Your goal — Type out every line of the material word for word, leaving out the pictures.

[Extracted material]
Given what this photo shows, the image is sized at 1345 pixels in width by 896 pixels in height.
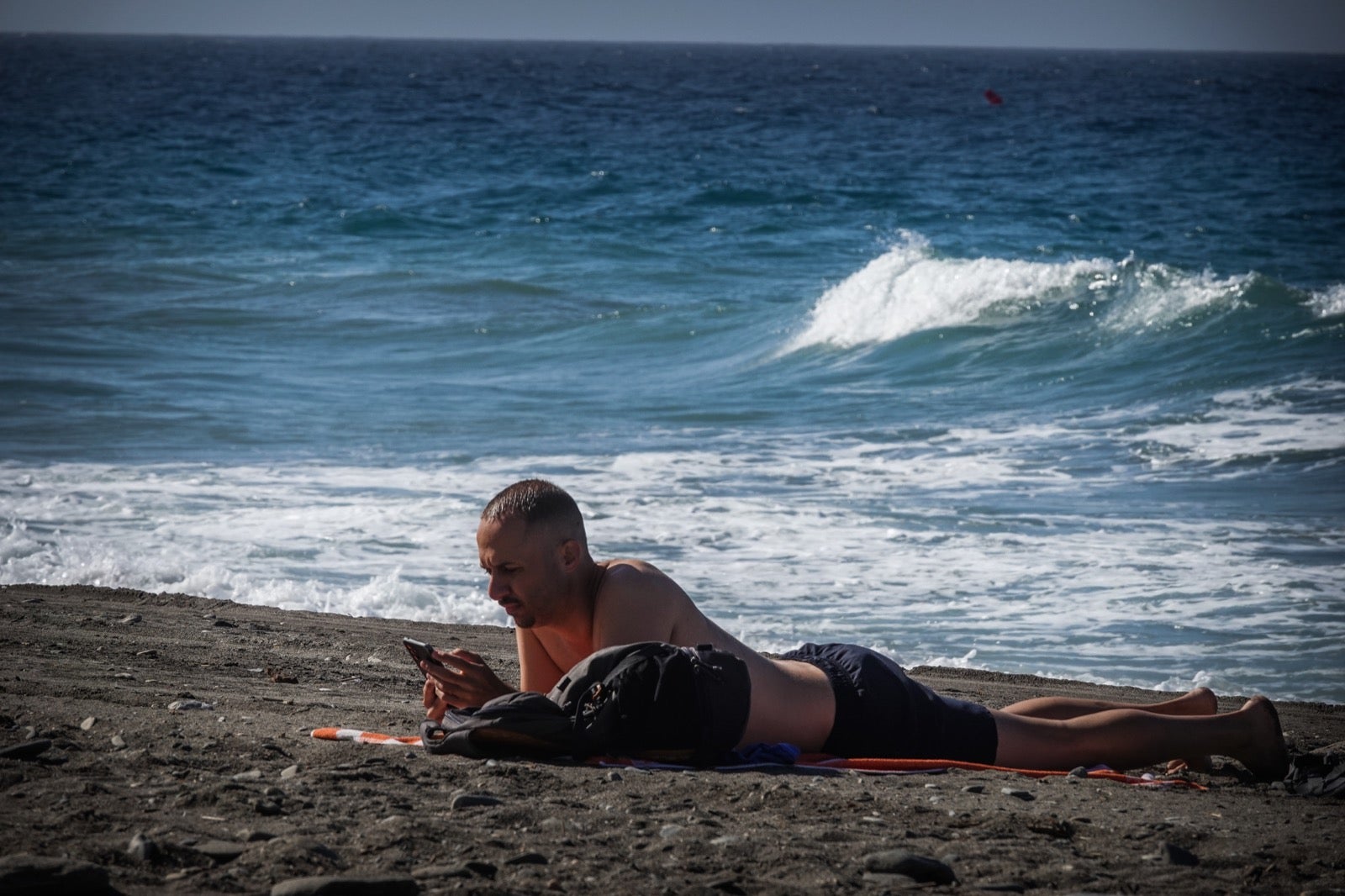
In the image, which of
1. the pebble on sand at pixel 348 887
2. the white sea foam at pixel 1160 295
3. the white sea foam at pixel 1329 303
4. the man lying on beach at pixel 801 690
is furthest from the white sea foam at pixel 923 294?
the pebble on sand at pixel 348 887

In response —
Given what this photo shows, the image is sized at 1345 pixels in width by 896 pixels in height.
In the image, which of
1. the pebble on sand at pixel 348 887
2. the white sea foam at pixel 1160 295
3. the white sea foam at pixel 1329 303
4. the man lying on beach at pixel 801 690
is furthest from the white sea foam at pixel 923 294?
the pebble on sand at pixel 348 887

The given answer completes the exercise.